## LIST OF TASKS
1. Rewrite the Ray AIR text from "#### Integrations and" to "the same extent.", substituting "API" for "interface" everywhere in that range.
2. Continue the Ray AIR text from the point where it stops.

EXCERPTED TEXT below:

Each of the five native libraries that Ray AIR wraps is focused on a specific ML task. Because this abstraction layer is built on top of Ray Core, it is distributed and scalable.

1. [Ray Data](https://docs.ray.io/en/latest/data/dataset.html): scalable, framework-agnostic loading and transforming raw data across training and prediction
1. [Ray Train](https://docs.ray.io/en/latest/train/train.html): distributed multi-node and multi-core model training with fault tolerance that integrates with your favorite training libraries
1. [Ray Tune](https://docs.ray.io/en/latest/tune/index.html): scales experiment execution and hyperparameter tuning to optimize model performance
1. [Ray Serve](https://docs.ray.io/en/latest/serve/index.html): deploys your model for online inference, with optional microbatching to improve performance
1. [Ray RLlib](https://docs.ray.io/en/latest/rllib/index.html): distributed reinforcement learning workloads that integrate with the other Ray AIR libraries above

#### Integrations and ecosystem libraries

Ray integrates with a [growing ecosystem](https://docs.ray.io/en/latest/ray-overview/ray-libraries.html) of the most popular Python and machine learning libraries and frameworks that you may already be familiar with. Instead of trying to create new standards, Ray allows you to scale existing workloads by unifying tools in a common interface. This interface enables you to run ML tasks in a distributed way, a property most of the respective backends don't have, or not to the same extent.

End of EXCERPTED TEXT.
EXERCISE DATA below:

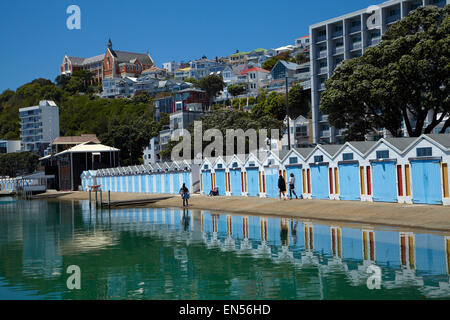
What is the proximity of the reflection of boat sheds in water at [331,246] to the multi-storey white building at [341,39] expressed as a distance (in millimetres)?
65221

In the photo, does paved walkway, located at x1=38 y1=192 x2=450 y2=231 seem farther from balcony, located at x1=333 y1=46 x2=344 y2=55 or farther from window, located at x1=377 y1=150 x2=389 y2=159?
balcony, located at x1=333 y1=46 x2=344 y2=55

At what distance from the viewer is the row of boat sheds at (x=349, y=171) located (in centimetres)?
2956

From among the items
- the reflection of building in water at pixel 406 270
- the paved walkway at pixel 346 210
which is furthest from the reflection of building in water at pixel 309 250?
the paved walkway at pixel 346 210

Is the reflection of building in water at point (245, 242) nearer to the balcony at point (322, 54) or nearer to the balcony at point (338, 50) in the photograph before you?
the balcony at point (338, 50)

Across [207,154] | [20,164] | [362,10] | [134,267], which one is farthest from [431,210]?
[20,164]

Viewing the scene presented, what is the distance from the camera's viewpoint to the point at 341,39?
9594cm

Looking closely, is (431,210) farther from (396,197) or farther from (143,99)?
(143,99)

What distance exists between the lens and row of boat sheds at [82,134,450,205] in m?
29.6

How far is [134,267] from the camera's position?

End of EXERCISE DATA.

## ANSWER SECTION
1.
#### Integrations and ecosystem libraries

Ray integrates with a [growing ecosystem](https://docs.ray.io/en/latest/ray-overview/ray-libraries.html) of the most popular Python and machine learning libraries and frameworks that you may already be familiar with. Instead of trying to create new standards, Ray allows you to scale existing workloads by unifying tools in a common API. This API enables you to run ML tasks in a distributed way, a property most of the respective backends don't have, or not to the same extent.

2.
For example, Ray Datasets is backed by Arrow and comes with many integrations to other frameworks, such as Spark and Dask. Ray Train and RLlib are backed by the full power of Tensorflow and PyTorch. Ray Tune supports algorithms from practically every noteable HPO tool available, including Hyperopt, Optuna, Nevergrad, Ax, SigOpt, and many others. Ray Serve can be used with frameworks such as FastAPI, gradio, and Streamlit.